China will take all the appropriate measures to defend the country’s lawful interests, and the US should respect the facts and act in a prudent manner, the ministry said in an official statement.
It is irresponsible and groundless to launch the investigation examining China’s intellectual property policies and practices under Section 301 of the Trade Act of 1974, particularly under current global economic setting, the ministry said.
China and the US have been making concrete progress in trade and investment talks since the top leaders of the two countries met earlier this year.
“But the investigation this time has sent a wrong signal... and it could trigger resolute opposition from both the US business community and international community,” according to the ministry’s statement.
Wei Jianguo, vice-president of Beijing-based China Center for International Economic Exchanges, said China must be aware of the fact that once the US starts to adopt trade protectionism measures to relieve its trade deficit with China, it may come with more unfair and unilateral practices against Chinese products and companies sooner or later.
“The Chinese authority must pay enough attention to this (serious possibility)... If no effective actions were taken to tackle trade protectionism, then similar unfair practices will mount on China,” Wei said.
After years of technology accumulation, merger and acquisitions activities in overseas markets, neither Chinese governments of all levels nor local companies have forced their foreign commercial counterparts to transfer their patent technologies, as it is fairly unnecessary now, according to Zhou Shijian, a senior researcher on China-US trade relations at Tsinghua University in Beijing.
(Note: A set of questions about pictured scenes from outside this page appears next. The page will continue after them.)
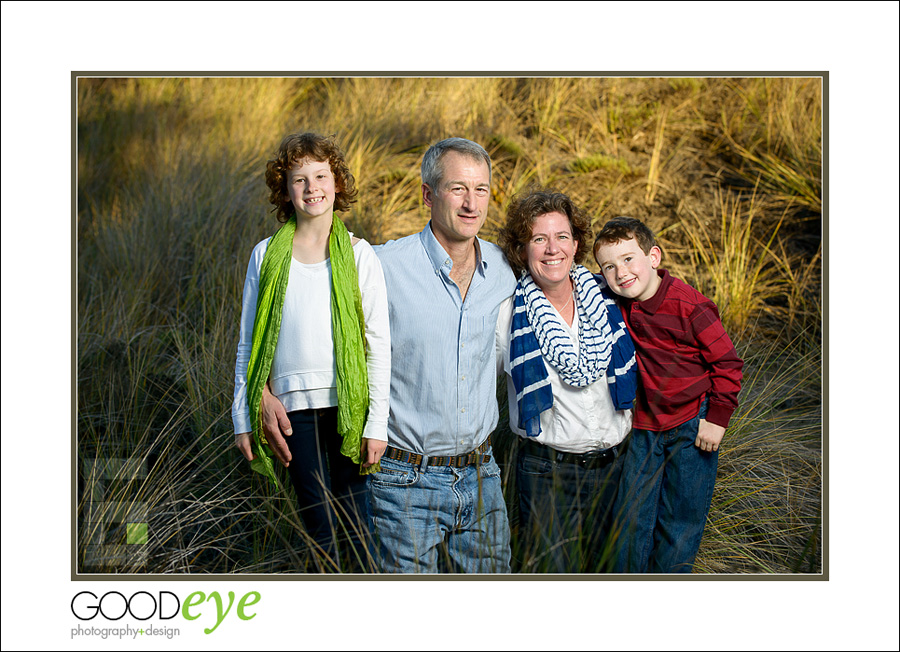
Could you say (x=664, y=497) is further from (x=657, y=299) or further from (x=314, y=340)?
(x=314, y=340)

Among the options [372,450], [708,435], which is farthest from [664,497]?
[372,450]

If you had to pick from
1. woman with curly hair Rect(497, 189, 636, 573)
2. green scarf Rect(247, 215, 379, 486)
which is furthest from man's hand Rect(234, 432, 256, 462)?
woman with curly hair Rect(497, 189, 636, 573)

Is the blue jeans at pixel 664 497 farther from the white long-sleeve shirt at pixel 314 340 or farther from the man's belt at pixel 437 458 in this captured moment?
the white long-sleeve shirt at pixel 314 340

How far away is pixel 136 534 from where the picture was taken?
324 cm

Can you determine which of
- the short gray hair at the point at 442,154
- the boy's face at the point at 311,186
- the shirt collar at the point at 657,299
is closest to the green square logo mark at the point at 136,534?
the boy's face at the point at 311,186

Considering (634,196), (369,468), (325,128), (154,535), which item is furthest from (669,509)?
(325,128)

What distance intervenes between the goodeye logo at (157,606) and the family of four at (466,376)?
0.41m

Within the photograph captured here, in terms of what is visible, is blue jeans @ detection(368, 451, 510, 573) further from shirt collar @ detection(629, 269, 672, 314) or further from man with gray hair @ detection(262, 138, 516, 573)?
shirt collar @ detection(629, 269, 672, 314)

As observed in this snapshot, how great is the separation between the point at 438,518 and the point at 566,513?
0.53 m

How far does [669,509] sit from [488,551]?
2.65 ft

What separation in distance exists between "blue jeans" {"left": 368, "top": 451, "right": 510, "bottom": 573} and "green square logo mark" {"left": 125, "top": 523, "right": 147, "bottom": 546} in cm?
120

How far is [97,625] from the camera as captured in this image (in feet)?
9.49

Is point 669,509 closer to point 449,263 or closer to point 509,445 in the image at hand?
point 509,445

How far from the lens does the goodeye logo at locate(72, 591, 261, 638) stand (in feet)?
9.45
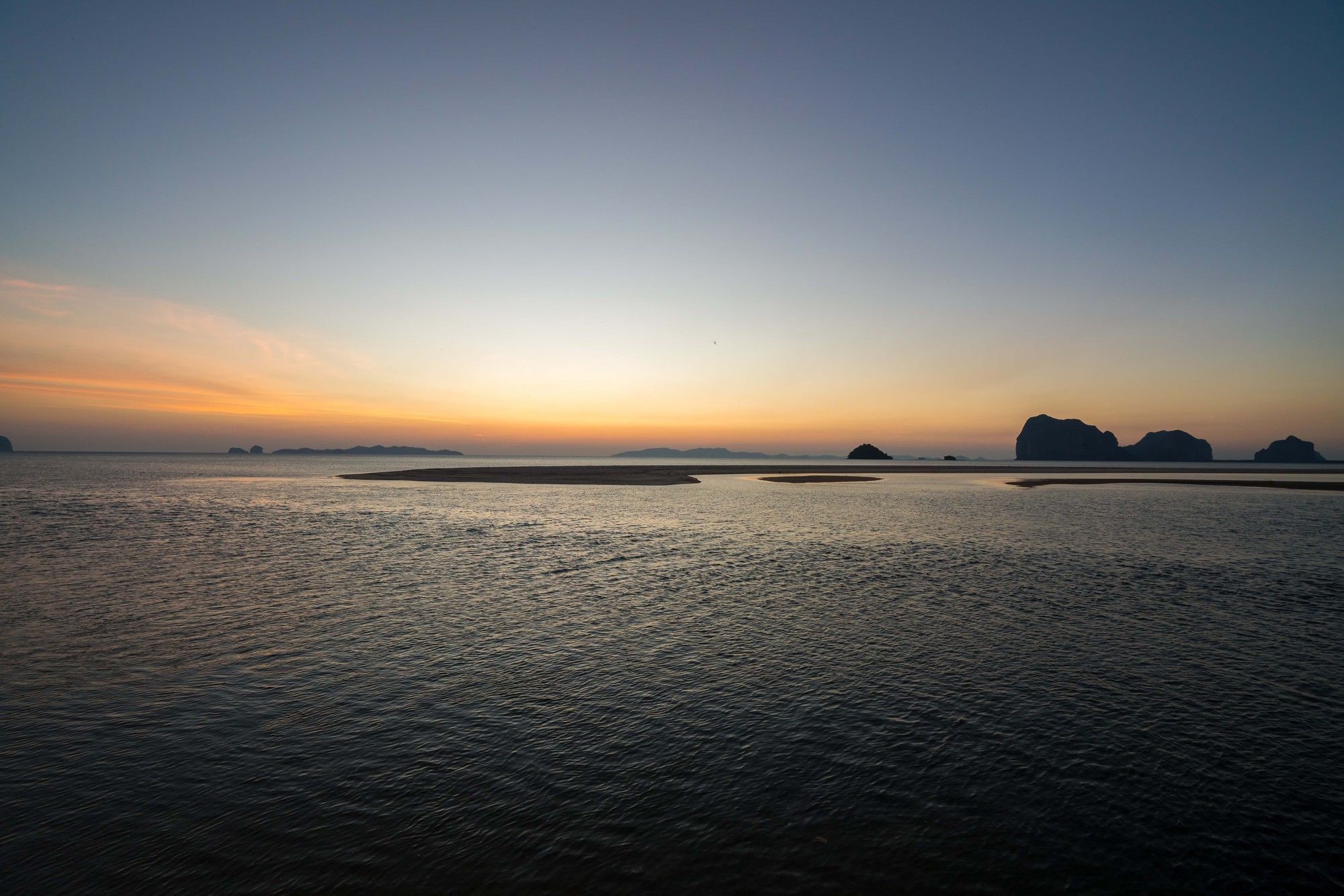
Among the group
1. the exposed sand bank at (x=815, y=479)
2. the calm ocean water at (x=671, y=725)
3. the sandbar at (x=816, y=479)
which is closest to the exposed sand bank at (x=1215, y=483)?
the sandbar at (x=816, y=479)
Zhou said the ongoing revitalization of the manufacturing sector in the US will intensify the existing competition with China in high-end industrial segments, such as telecommunications equipment and offshore engineering products. The economic ties between the countries are slowly switching to competition-oriented, from being complementary.
“I hope the China-US relationship, as a whole, will not be hampered... I suppose we can make the pie bigger and sort things out one by one,” Wei said.
Chad Bown, a senior fellow at the Peterson Institute for International Economics, said that US trading partners have become increasingly unhappy with such an “aggressively unilateral” approach, with the US government acting as police force, prosecutor, jury and judge at the same time.
He said a decision to trigger a Section 301 action is problematic because it would provide additional fuel to the already simmering argument that the Trump administration is undoing the US commitment to rules-based trade and decades of work to establish international cooperation.
He said a Trump decision to operate outside of the rules will spur China to follow suit.
Section 301 allows the US government to unilaterally impose tariffs or other trade restrictions to protect its industries.